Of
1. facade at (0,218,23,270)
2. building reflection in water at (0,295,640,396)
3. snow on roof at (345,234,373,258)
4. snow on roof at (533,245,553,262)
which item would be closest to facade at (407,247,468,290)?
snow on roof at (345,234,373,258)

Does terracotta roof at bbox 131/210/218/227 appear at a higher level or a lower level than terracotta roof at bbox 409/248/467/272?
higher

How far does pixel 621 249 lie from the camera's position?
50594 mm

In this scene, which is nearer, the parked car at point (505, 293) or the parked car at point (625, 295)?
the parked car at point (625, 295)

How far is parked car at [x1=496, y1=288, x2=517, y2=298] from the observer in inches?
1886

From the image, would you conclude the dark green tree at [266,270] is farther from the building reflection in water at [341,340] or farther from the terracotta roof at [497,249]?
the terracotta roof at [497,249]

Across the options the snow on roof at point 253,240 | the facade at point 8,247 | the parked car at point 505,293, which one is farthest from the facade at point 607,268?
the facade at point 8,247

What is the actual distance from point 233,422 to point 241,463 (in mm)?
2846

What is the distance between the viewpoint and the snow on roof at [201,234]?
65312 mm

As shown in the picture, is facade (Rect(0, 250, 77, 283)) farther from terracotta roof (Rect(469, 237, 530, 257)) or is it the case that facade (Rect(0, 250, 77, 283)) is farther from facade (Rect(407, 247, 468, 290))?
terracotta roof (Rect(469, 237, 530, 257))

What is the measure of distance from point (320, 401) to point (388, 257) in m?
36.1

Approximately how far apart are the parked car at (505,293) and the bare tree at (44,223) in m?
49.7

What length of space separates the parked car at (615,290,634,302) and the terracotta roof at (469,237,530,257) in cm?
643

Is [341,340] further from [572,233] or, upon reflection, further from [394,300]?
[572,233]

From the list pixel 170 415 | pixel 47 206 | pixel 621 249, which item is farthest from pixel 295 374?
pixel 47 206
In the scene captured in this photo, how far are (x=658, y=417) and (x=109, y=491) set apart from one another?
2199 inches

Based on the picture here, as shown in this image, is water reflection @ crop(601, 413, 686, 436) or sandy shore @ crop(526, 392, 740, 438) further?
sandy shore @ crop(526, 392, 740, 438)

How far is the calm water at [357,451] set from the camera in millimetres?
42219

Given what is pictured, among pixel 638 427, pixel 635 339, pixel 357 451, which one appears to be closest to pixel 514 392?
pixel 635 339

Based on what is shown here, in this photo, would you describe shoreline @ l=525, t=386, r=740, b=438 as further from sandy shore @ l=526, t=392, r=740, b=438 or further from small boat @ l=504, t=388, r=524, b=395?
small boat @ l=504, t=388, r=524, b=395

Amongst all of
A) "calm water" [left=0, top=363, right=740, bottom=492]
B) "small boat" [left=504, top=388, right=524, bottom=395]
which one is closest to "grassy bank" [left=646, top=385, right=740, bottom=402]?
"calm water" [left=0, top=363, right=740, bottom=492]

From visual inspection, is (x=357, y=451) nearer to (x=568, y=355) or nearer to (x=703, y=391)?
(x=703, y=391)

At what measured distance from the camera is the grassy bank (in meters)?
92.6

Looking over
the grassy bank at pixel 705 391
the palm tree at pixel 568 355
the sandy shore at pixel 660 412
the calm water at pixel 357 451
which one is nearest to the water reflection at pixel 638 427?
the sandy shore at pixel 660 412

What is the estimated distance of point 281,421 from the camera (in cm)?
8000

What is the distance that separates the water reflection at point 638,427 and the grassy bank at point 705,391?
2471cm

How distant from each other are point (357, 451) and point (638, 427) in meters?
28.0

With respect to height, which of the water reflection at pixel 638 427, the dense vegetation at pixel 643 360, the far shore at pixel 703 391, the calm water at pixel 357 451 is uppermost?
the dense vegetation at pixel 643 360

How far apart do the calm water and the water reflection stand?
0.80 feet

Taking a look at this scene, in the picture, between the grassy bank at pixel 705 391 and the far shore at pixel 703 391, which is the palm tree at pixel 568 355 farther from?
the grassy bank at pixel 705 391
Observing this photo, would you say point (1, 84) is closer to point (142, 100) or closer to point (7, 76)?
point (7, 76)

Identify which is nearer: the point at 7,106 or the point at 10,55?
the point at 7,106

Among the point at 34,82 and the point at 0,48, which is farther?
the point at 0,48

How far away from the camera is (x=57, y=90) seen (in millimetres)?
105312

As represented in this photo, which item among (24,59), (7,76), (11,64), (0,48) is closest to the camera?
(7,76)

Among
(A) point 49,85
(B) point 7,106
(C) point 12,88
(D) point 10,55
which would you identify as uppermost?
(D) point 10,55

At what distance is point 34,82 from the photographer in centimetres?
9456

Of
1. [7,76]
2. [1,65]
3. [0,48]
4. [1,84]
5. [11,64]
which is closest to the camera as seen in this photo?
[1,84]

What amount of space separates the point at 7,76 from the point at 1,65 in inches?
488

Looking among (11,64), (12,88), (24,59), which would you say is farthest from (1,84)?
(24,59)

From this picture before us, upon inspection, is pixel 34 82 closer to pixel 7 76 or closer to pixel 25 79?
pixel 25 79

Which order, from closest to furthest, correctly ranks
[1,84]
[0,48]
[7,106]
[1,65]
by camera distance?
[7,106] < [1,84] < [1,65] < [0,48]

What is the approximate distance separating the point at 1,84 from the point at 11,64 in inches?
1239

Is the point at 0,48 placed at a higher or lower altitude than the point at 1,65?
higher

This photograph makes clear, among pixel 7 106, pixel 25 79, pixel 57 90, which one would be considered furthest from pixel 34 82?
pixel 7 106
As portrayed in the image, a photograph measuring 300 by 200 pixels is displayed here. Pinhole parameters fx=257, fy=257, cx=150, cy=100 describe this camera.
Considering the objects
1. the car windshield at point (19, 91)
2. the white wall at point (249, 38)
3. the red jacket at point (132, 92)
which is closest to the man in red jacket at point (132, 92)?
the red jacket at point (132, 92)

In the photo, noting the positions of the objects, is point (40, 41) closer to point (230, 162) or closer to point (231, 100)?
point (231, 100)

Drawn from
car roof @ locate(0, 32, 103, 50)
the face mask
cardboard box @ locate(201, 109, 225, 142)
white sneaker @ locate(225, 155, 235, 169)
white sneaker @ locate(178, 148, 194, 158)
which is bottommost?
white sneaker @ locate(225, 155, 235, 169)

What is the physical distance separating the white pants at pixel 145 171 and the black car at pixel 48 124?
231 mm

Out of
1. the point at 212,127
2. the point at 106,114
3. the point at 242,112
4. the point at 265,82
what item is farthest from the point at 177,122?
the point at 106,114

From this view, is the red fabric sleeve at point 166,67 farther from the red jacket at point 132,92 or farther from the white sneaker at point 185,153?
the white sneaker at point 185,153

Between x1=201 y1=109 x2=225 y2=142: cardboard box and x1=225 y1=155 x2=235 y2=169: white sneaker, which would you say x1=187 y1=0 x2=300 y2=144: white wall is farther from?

****************************************

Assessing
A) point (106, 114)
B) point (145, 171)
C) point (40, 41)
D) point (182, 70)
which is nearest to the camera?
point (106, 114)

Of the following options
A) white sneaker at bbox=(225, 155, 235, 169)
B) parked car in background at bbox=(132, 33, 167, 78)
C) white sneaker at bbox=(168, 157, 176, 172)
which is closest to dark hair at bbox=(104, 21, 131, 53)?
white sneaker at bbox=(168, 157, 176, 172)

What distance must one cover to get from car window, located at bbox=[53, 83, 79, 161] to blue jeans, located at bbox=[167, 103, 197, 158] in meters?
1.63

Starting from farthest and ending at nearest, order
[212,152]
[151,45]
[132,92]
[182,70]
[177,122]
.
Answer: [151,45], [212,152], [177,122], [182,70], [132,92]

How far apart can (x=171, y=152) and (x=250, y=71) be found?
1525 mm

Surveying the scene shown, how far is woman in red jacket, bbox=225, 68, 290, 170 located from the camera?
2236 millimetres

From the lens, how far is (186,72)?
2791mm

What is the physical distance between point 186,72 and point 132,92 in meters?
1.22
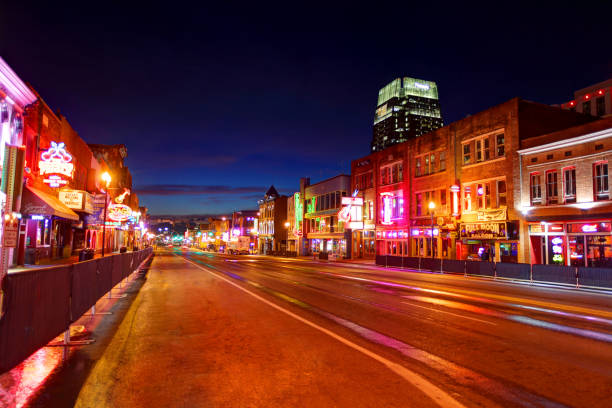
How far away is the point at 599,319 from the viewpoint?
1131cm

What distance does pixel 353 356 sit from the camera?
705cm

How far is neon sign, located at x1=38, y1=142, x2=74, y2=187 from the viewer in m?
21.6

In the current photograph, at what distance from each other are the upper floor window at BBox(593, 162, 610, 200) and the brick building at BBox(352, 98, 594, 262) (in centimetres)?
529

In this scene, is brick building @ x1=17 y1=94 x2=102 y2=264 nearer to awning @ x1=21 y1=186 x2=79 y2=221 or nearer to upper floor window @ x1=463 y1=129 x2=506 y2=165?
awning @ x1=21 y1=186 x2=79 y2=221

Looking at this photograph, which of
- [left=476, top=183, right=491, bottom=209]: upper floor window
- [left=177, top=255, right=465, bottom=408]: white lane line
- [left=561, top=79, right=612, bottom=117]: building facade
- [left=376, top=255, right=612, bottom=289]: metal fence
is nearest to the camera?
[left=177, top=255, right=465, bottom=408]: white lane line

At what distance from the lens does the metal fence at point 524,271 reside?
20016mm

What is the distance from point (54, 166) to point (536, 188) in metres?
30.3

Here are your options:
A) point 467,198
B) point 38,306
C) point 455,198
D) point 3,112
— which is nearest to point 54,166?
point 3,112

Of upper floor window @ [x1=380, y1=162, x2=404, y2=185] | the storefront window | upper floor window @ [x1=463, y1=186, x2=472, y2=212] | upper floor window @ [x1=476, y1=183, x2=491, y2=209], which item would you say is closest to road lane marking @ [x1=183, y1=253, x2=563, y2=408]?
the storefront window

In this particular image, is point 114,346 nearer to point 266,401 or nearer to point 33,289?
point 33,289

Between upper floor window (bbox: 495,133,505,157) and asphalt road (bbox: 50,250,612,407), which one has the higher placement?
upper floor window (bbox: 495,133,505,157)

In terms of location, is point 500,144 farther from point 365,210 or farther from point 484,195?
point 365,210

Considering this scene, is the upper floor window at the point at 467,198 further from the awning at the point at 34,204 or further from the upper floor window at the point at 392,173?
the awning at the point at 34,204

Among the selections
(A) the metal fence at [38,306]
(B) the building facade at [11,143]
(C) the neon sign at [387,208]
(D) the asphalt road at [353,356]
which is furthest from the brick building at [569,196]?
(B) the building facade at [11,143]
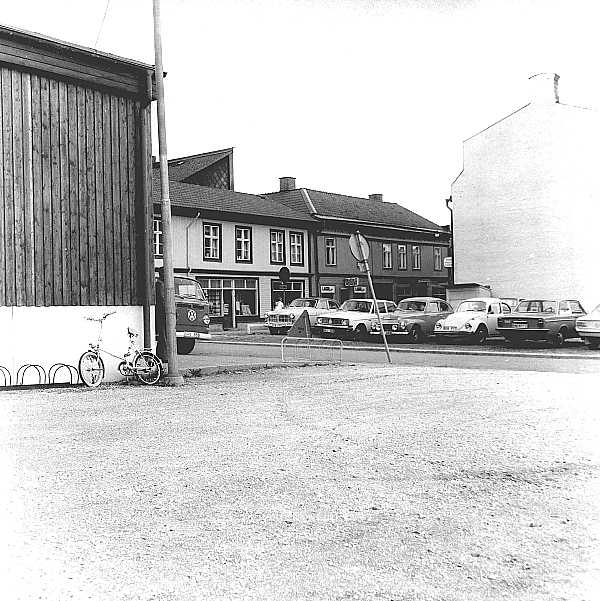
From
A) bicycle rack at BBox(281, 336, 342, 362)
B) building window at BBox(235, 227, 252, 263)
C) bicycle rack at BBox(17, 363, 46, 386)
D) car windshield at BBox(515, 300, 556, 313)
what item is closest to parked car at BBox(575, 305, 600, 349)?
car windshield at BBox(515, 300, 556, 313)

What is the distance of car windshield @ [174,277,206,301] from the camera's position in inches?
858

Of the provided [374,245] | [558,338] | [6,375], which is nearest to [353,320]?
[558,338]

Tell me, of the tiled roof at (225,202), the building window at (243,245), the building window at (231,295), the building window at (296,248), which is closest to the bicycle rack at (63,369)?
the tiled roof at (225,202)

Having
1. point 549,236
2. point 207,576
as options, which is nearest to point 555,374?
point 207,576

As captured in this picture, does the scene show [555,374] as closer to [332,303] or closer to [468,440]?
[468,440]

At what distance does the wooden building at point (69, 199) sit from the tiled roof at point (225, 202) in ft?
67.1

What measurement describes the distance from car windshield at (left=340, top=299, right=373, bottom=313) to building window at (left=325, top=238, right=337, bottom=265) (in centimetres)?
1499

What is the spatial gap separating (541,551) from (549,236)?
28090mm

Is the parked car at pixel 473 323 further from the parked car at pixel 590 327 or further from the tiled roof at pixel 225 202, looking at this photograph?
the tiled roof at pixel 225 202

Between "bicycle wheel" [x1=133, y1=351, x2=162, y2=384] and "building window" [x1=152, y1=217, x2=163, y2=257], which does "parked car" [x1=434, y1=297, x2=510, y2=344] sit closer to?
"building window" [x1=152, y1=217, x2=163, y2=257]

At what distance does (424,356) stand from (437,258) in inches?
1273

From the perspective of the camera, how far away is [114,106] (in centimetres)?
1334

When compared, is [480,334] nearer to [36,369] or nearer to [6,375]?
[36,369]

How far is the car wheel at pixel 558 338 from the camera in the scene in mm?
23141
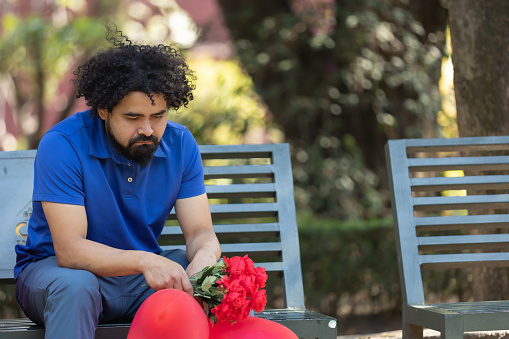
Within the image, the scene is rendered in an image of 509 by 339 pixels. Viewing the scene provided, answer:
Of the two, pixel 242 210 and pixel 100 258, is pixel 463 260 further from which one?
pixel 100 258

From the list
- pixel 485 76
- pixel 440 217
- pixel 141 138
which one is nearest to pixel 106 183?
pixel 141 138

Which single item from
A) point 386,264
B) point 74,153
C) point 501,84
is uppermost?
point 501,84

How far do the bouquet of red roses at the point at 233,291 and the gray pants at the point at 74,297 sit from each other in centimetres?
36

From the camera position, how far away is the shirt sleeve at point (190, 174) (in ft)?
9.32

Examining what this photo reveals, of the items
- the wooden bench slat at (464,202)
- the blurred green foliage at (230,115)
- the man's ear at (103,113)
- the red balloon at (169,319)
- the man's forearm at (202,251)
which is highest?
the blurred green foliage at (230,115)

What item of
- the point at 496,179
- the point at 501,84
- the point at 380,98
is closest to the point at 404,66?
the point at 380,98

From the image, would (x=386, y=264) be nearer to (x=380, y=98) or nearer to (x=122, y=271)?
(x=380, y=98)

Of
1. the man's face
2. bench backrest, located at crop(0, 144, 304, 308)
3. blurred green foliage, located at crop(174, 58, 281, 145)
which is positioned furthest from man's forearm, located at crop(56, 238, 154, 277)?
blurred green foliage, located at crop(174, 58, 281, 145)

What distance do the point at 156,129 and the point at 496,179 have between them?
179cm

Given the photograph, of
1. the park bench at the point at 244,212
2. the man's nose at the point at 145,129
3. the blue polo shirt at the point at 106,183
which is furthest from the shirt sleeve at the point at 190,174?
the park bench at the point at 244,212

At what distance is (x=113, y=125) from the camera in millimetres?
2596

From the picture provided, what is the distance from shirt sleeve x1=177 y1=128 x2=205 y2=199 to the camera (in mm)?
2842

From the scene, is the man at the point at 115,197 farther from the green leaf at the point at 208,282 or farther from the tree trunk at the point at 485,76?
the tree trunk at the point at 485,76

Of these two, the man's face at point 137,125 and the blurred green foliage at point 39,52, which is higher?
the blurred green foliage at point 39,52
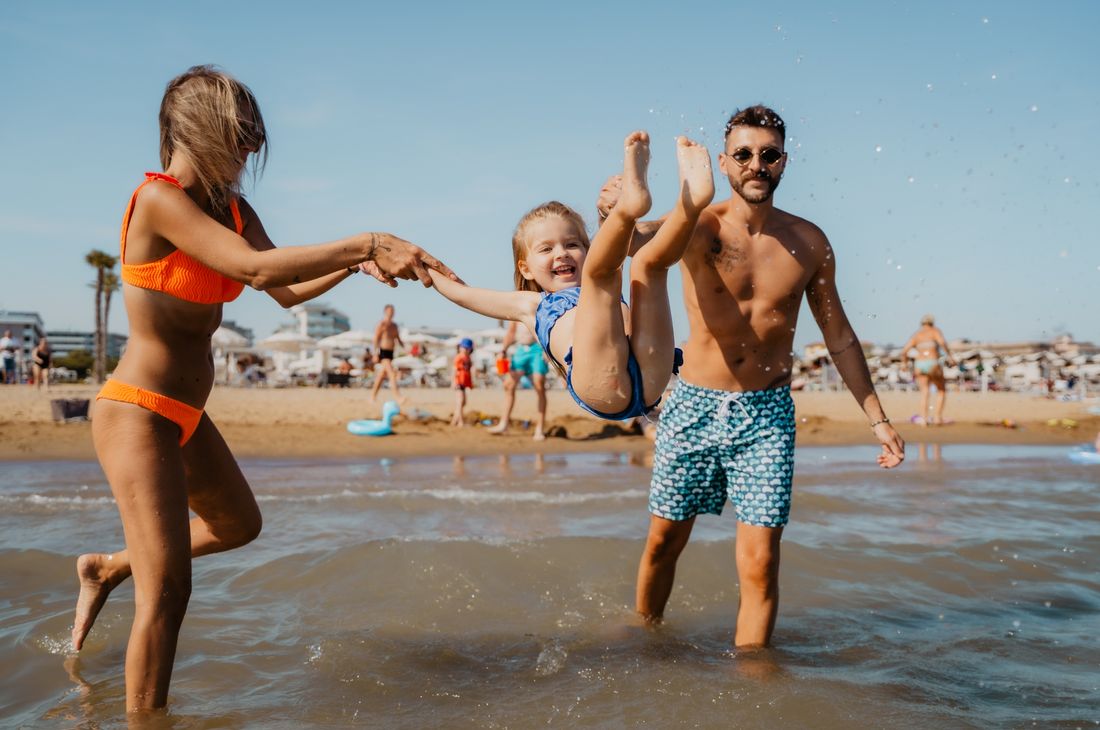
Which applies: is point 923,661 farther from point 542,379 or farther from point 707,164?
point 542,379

****************************************

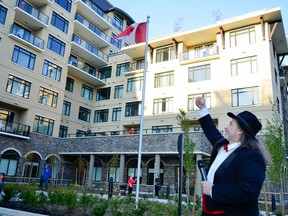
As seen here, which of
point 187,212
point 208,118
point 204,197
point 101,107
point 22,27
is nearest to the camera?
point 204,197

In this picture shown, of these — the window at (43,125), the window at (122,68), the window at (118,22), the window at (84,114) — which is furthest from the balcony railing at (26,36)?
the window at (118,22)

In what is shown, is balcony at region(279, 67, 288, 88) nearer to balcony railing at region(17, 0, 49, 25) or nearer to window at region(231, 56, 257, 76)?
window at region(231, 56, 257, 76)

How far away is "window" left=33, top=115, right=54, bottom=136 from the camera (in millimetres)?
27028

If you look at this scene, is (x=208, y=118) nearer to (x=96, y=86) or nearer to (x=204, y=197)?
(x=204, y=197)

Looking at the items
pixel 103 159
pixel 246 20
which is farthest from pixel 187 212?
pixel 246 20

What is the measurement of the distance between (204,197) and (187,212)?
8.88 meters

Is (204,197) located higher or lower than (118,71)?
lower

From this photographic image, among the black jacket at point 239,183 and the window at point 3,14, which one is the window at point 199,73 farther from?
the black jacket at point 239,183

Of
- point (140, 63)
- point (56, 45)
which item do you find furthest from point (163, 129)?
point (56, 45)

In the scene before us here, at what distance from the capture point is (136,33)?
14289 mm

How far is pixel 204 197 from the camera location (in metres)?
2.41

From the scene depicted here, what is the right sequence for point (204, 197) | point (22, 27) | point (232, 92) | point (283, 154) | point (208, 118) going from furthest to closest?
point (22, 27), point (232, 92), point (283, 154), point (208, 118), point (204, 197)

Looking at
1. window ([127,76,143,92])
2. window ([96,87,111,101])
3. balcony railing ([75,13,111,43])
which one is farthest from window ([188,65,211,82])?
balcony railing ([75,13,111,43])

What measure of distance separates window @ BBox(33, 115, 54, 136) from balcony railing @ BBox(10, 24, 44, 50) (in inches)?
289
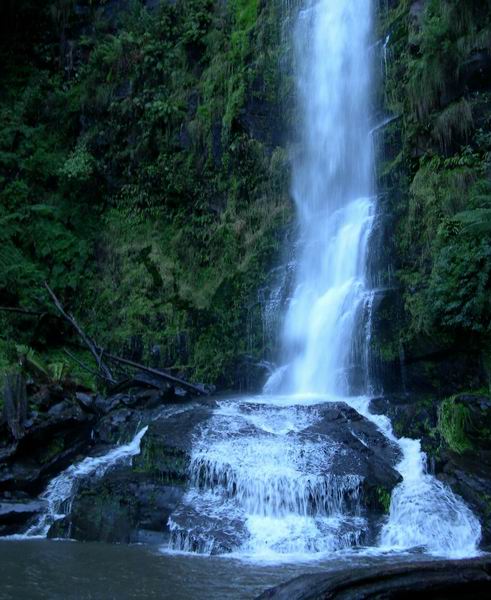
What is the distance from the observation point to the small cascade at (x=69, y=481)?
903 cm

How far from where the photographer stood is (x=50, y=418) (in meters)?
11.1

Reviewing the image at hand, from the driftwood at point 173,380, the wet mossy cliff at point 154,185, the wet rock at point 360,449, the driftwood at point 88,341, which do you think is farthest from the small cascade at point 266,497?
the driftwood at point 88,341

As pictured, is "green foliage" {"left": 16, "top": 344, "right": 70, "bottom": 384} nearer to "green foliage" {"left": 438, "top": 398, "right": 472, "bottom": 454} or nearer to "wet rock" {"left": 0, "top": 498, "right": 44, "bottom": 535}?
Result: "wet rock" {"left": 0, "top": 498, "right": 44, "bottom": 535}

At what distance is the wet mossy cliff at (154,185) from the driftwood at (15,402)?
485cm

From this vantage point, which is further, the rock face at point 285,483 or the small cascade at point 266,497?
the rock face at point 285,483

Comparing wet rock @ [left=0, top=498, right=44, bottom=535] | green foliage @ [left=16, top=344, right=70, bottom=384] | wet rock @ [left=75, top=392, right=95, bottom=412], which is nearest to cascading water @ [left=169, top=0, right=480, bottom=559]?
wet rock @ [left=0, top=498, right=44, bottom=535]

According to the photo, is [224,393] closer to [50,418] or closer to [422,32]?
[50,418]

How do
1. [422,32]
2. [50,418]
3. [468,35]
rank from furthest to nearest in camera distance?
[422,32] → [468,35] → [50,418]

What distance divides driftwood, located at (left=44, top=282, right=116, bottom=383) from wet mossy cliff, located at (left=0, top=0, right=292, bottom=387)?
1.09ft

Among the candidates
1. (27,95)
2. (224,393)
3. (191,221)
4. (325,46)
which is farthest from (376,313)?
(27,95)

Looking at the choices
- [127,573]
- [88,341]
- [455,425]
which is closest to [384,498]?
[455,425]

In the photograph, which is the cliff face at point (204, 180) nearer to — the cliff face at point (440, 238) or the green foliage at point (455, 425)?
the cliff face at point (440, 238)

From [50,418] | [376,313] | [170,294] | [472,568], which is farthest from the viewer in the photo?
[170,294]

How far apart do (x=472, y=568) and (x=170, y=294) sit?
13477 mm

****************************************

**AIM OF THE EXERCISE:**
Reproduce, word for word, the part of the data that opens with the line containing "From this picture" and closes with the line containing "Between x1=201 y1=109", including both of those lines.

**EXPECTED OUTPUT:**
From this picture before us, upon inspection, is pixel 34 82 closer to pixel 7 76 or closer to pixel 25 79?
pixel 25 79

Which order, from closest to furthest, correctly ranks
[1,84]
[0,48]
[7,106]
[1,65]
by camera distance?
[7,106] < [1,84] < [1,65] < [0,48]

What is the approximate distance separating the point at 1,84 from the point at 11,64 in inches?
1239

Is the point at 0,48 placed at a higher or lower altitude than the point at 1,65?
higher

This photograph makes clear, among pixel 7 106, pixel 25 79, pixel 57 90, which one would be considered furthest from pixel 34 82?
pixel 7 106
As portrayed in the image, a photograph measuring 300 by 200 pixels is displayed here. Pinhole parameters fx=257, fy=257, cx=150, cy=100 describe this camera.
Considering the objects
1. the car windshield at point (19, 91)
2. the white wall at point (249, 38)
3. the red jacket at point (132, 92)
which is closest to the man in red jacket at point (132, 92)?
the red jacket at point (132, 92)

In the photo, noting the positions of the objects, is point (40, 41) closer to point (230, 162) or closer to point (231, 100)?
point (231, 100)

Drawn from
car roof @ locate(0, 32, 103, 50)
the face mask
cardboard box @ locate(201, 109, 225, 142)
white sneaker @ locate(225, 155, 235, 169)
white sneaker @ locate(178, 148, 194, 158)
which is bottommost?
white sneaker @ locate(225, 155, 235, 169)

What is the physical distance separating the white pants at pixel 145 171 and the black car at pixel 48 124?
231 mm

Out of
1. the point at 212,127
2. the point at 106,114
3. the point at 242,112
4. the point at 265,82
what item is farthest from the point at 177,122?
the point at 106,114

From this view, is the red fabric sleeve at point 166,67 farther from the red jacket at point 132,92 or farther from the white sneaker at point 185,153?
the white sneaker at point 185,153

Between x1=201 y1=109 x2=225 y2=142: cardboard box and x1=225 y1=155 x2=235 y2=169: white sneaker, which would you say x1=187 y1=0 x2=300 y2=144: white wall is farther from?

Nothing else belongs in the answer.